Re: VARIANT / ANYTYPE datatype

From: Darren Duncan <darren(at)darrenduncan(dot)net>
To: Alvaro Herrera <alvherre(at)commandprompt(dot)com>
Cc: Bruce Momjian <bruce(at)momjian(dot)us>, Merlin Moncure <mmoncure(at)gmail(dot)com>, Andrew Dunstan <andrew(at)dunslane(dot)net>, Pg Hackers <pgsql-hackers(at)postgresql(dot)org>
Subject: Re: VARIANT / ANYTYPE datatype
Date: 2011-05-10 21:19:32
Message-ID: 4DC9ABE4.9070904@darrenduncan.net
Views: Raw Message | Whole Thread | Download mbox | Resend email
Thread:
Lists: pgsql-hackers

Alvaro Herrera wrote:
> Excerpts from Bruce Momjian's message of mar may 10 16:21:36 -0400 2011:
>> Darren Duncan wrote:
>>> To follow-up, an additional feature that would be useful and resembles union
>>> types is the variant where you could declare a union type first and then
>>> separately other types could declare they are a member of the union.
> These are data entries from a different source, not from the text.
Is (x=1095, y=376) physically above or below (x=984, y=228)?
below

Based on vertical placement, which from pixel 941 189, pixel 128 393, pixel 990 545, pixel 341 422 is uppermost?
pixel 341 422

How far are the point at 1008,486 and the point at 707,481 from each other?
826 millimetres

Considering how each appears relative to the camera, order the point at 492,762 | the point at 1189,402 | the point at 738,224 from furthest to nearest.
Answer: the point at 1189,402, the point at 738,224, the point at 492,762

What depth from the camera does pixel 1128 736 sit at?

I'm
>>> talking about loosely what mixins or type-roles or interfaces etc are in other
>>> languages. The most trivial example would be declaring an ENUM-alike first and
>>> then separately declaring the component values where the latter declare they are
>>> part of the ENUM, and this could make it easier to add or change ENUM values.
>>> But keep in mind that this is a distinct concept from what we're otherwise
>>> talking about as being union types. -- Darren Duncan
>> Should this be a TODO item?
>
> The general idea of C-style unions, sure. Mixin-style stuff ... not sure.
> Seems like it'd be pretty painful.

From the perspective of users, the single greatest distinction between these 2
kinds of unions is being closed versus being open, and that is the primary
reason to choose one over the other.

A closed union is the C-style, where the union type declares what other types or
values it ranges over. The closed union is best when the union definer can
reasonably assume that the union won't either ever or would rarely be changed,
and in particular can assume that application or database code would have
knowledge of the parts that it deals specially with, so it can be assumed that
if the closed union type ever is changed then any code designed to use it may be
changed at the same time.

A good example for a closed union would be a boolean type which just ranges over
the two singletons false and true or an order type which ranges just over the
three singletons decrease, same, increase. Or a type which enumerates the 7
days of the week, as this is unlikely to change in the life of a system.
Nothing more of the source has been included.